From the practice · Praxis Dr. Romanos
A paradox I see repeatedly in my Zurich practice: patients who eat very consciously, healthy salads, whole grains, fish — and yet have nutrient deficiencies. It's not just a matter of diet. It's a matter of absorption, storage capacity, gene expression, and lifestyle factors. Simply "eating better" is often not enough.
Modern agriculture has depleted the soils. Vegetables and fruits grown today often have 50-75% fewer minerals than 50 years ago. This is not your fault as a patient — this is a global soil problem. An apple today has less magnesium, zinc, selenium than your grandmother's apple.

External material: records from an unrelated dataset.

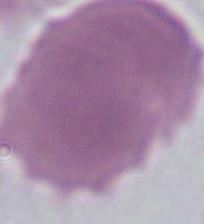
Micrograph. 1000x magnification. A red blood cell is seen.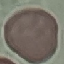

result: no malaria parasites seen
capture: smartphone through the microscope eyepiece
preparation: thin blood smear
image_type: cell patch, automatically extracted from a larger field of view and resized to 64 × 64 pixels
stain: Giemsa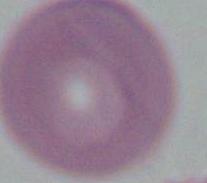
1000x magnification. Photomicrograph. A red blood cell is shown.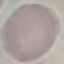

Summary:
  - Result: no malaria parasites detected
  - Preparation: thin blood film
  - Stain: Giemsa
  - Image type: automatically extracted cell patch, resized to 64 × 64 pixels
  - Capture: smartphone camera at the microscope eyepiece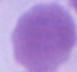

{
  "identification": "red blood cell",
  "modality": "photomicrograph",
  "magnification": "1000x"
}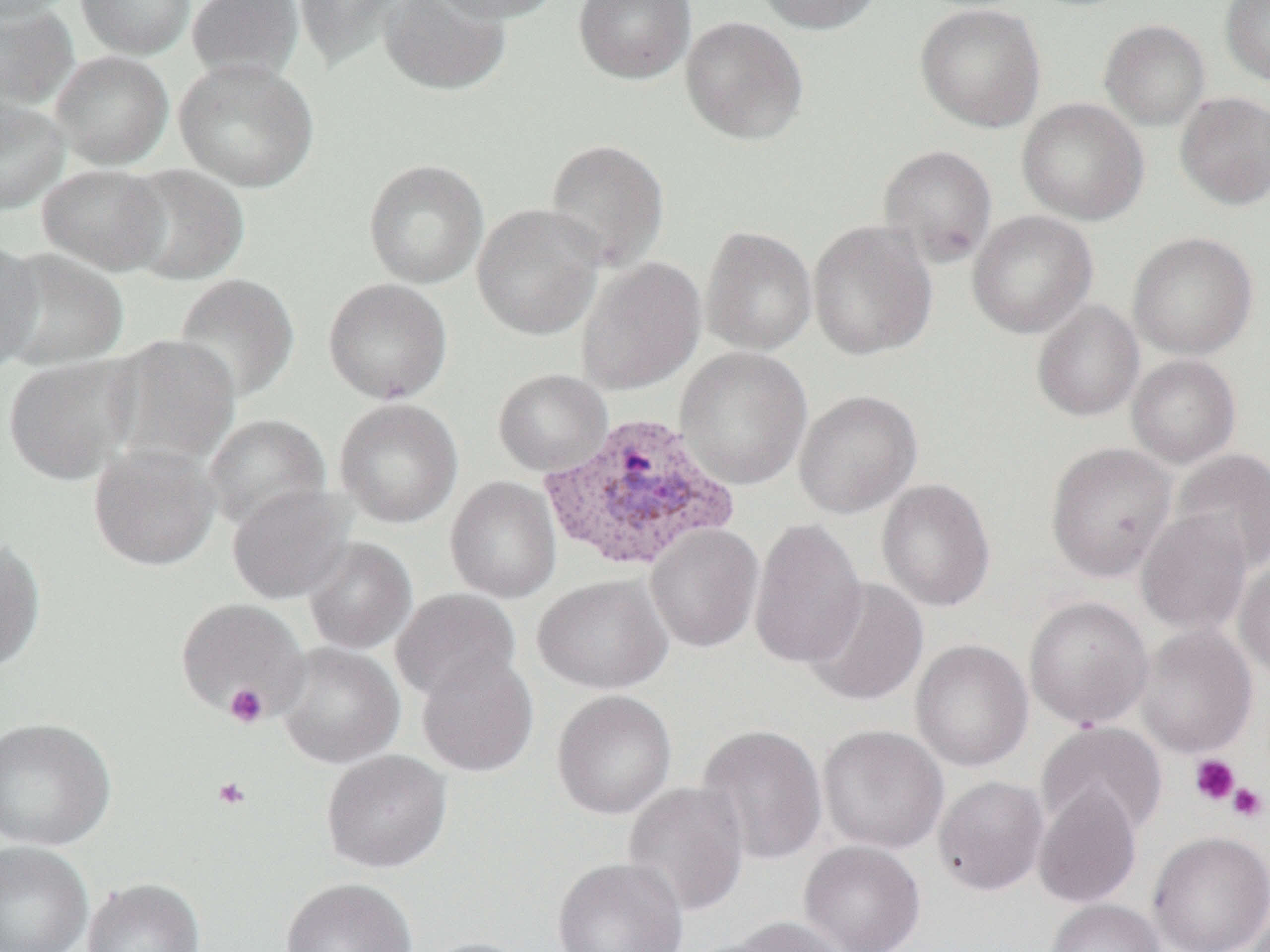
{
  "slide_level_diagnosis": "Plasmodium vivax",
  "preparation": "thin blood smear",
  "image_size": "1270×952 pixels",
  "uninfected_red_blood_cell_locations": "approximate bounding boxes as [x1, y1, x2, y2] in pixels: [0, 0, 77, 22], [75, 0, 195, 59], [186, 0, 304, 83], [293, 0, 407, 71], [379, 0, 512, 96], [426, 0, 562, 22], [573, 0, 696, 84], [755, 0, 883, 35], [1220, 0, 1270, 86], [0, 3, 80, 110], [915, 3, 1046, 133], [680, 15, 809, 146], [1099, 19, 1210, 131], [49, 50, 173, 170], [173, 58, 319, 192], [1174, 92, 1270, 211], [0, 98, 70, 214], [1017, 98, 1148, 226], [544, 138, 670, 271], [877, 144, 998, 268], [363, 158, 489, 289], [37, 163, 171, 275], [119, 164, 250, 285], [472, 204, 604, 341], [967, 210, 1098, 339], [807, 220, 937, 360], [701, 225, 818, 356], [1127, 232, 1258, 360], [0, 238, 43, 375], [0, 248, 129, 371], [576, 257, 706, 395], [173, 273, 300, 403], [323, 278, 453, 405], [1031, 300, 1144, 422], [105, 334, 241, 470], [674, 347, 812, 490], [1, 354, 139, 485], [1126, 354, 1241, 468], [492, 368, 613, 476], [793, 389, 922, 518], [335, 398, 463, 528], [203, 413, 331, 532], [88, 442, 221, 571], [1046, 442, 1176, 582], [1171, 448, 1270, 573], [445, 477, 562, 603], [876, 478, 996, 612], [227, 484, 353, 604], [1136, 510, 1253, 636], [749, 517, 868, 670], [646, 524, 764, 653], [0, 537, 47, 673], [303, 538, 417, 654], [1234, 559, 1270, 683], [532, 574, 673, 695], [802, 577, 929, 707], [391, 588, 522, 703], [1024, 595, 1153, 729], [174, 597, 310, 720], [1135, 624, 1257, 758], [910, 639, 1033, 772], [276, 643, 405, 769], [416, 654, 539, 776], [552, 690, 676, 819], [0, 716, 117, 851], [1036, 721, 1168, 839], [696, 723, 828, 866], [818, 724, 949, 854], [321, 749, 452, 872], [933, 775, 1049, 896], [622, 781, 750, 919], [1033, 783, 1142, 909], [1148, 831, 1270, 952], [799, 839, 926, 952], [0, 841, 93, 952], [552, 856, 688, 952], [82, 877, 205, 952], [280, 877, 417, 952], [1046, 898, 1165, 952], [727, 916, 853, 952], [419, 937, 538, 952]",
  "platelet_locations": "approximate bounding boxes as [x1, y1, x2, y2] in pixels: [224, 683, 269, 728], [1189, 754, 1240, 806], [213, 776, 251, 810], [1228, 783, 1268, 822]",
  "magnification": "1000x",
  "modality": "light microscopy",
  "plasmodium_vivax_infected_red_blood_cell_locations": "approximate bounding boxes as [x1, y1, x2, y2] in pixels: [539, 411, 740, 574]",
  "field_of_view": "one of a larger specimen"
}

Low stomach acid is common, especially with ageing. Many older patients take proton pump inhibitors, which restrict the absorption of B12, calcium, iron. Gut bacterial dysbiosis — an increasingly common problem — also impairs nutrient absorption. Nice vegetables are useless if the gut can't absorb them.
Some people have genetic variants (MTHFR polymorphisms, for example) that affect how efficiently they metabolise folate. Some people have variants in vitamin D receptors. This means: the same amount of nutrient is absorbed and used differently by different people. Diet alone cannot compensate for this.
People with high physical activity consume more nutrients. Training programmes increase the need for magnesium, zinc, iron, B vitamins. A runner who runs 80 km per week and eats normally will probably develop deficiencies. This requires targeted supplementation.
Chronic stress depletes magnesium. This is biochemically established. Many of my patients with stress and poor sleep are simply magnesium-depleted. Supplementation can work wonders. Cortisol and stress create an environment that promotes nutrient depletion.
I am not an advocate of arbitrary mega-supplementation. That's a waste of money and can even be harmful (e.g., too much iron). But targeted supplementation based on tests makes sense. Vitamin D in winter, B12 for vegetarians, magnesium for stress patients — this is rational, individualised functional medicine.